:: Dataset entries ::

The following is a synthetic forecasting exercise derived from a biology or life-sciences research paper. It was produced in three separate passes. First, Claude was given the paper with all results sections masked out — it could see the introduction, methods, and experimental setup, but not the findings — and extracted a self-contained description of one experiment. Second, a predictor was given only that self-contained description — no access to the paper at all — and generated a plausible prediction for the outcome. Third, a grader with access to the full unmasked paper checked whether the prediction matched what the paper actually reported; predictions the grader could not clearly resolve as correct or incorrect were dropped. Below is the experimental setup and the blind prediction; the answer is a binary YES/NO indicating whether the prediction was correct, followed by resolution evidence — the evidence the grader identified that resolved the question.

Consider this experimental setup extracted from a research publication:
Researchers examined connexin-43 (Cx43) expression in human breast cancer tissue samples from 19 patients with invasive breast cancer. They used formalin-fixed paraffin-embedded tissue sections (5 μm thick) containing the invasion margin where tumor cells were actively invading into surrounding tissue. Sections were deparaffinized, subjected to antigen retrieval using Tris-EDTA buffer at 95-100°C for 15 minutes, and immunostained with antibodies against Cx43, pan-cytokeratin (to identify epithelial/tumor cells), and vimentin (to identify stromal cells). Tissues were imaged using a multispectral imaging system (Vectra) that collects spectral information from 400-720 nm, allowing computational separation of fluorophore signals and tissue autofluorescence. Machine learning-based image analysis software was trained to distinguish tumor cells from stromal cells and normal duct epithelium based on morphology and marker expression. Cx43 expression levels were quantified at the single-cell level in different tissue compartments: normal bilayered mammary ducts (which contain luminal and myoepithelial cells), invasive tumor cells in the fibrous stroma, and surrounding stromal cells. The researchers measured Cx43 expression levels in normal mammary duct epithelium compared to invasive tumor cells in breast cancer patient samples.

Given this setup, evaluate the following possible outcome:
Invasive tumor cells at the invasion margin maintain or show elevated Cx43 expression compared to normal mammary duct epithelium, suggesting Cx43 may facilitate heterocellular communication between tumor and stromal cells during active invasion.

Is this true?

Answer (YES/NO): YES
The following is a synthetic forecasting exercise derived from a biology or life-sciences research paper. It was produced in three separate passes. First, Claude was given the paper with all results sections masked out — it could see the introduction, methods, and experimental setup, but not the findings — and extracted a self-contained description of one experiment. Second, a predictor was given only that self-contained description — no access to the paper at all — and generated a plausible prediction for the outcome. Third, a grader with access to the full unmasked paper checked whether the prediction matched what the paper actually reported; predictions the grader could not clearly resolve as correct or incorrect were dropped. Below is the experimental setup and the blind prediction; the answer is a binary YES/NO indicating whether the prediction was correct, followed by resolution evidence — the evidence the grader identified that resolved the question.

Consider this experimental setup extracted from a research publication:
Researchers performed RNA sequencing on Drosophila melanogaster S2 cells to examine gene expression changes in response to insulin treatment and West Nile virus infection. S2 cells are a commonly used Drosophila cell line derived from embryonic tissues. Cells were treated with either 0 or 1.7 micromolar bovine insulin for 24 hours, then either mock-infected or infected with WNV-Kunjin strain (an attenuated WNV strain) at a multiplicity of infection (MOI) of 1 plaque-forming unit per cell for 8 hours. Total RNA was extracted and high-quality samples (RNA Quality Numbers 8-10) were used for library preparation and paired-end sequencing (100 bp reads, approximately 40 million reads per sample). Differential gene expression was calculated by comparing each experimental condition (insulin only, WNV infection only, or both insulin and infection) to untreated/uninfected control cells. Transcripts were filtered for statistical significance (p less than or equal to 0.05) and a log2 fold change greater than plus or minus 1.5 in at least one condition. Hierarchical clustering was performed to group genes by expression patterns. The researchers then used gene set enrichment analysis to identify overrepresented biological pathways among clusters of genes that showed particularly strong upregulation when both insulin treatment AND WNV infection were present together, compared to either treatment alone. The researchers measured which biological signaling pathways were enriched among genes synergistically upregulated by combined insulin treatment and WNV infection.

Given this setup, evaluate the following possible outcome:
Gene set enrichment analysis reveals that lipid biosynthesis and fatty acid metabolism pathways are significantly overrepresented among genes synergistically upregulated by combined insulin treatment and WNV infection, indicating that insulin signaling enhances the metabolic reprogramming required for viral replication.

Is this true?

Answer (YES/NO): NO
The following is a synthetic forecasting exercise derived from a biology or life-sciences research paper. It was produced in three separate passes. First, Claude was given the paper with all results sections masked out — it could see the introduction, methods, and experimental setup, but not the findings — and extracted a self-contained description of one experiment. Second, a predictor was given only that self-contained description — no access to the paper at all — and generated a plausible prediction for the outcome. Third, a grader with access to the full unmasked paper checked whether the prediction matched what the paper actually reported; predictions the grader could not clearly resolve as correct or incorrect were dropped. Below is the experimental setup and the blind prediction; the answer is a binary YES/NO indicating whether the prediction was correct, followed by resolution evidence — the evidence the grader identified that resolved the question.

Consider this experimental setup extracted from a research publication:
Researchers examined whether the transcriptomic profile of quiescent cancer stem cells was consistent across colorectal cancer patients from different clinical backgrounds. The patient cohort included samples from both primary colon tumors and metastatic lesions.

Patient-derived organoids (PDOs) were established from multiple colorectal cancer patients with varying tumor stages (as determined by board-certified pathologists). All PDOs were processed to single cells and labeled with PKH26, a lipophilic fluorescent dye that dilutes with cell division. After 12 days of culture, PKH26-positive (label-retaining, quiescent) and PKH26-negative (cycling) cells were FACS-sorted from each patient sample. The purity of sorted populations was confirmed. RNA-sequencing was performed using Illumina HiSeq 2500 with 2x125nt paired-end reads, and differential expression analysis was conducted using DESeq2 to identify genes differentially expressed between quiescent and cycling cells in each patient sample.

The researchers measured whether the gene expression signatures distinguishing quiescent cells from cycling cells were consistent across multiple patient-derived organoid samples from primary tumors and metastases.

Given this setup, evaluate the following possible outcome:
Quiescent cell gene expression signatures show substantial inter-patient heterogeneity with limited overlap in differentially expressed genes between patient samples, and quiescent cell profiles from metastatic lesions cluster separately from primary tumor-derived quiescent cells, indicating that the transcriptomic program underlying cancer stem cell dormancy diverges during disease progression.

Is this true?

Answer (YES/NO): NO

:::

**Problem requirements**:
Find every line in the records that has the word "lesions". Copy those lines.

**Expected answer**:
Researchers examined whether the transcriptomic profile of quiescent cancer stem cells was consistent across colorectal cancer patients from different clinical backgrounds. The patient cohort included samples from both primary colon tumors and metastatic lesions.
Quiescent cell gene expression signatures show substantial inter-patient heterogeneity with limited overlap in differentially expressed genes between patient samples, and quiescent cell profiles from metastatic lesions cluster separately from primary tumor-derived quiescent cells, indicating that the transcriptomic program underlying cancer stem cell dormancy diverges during disease progression.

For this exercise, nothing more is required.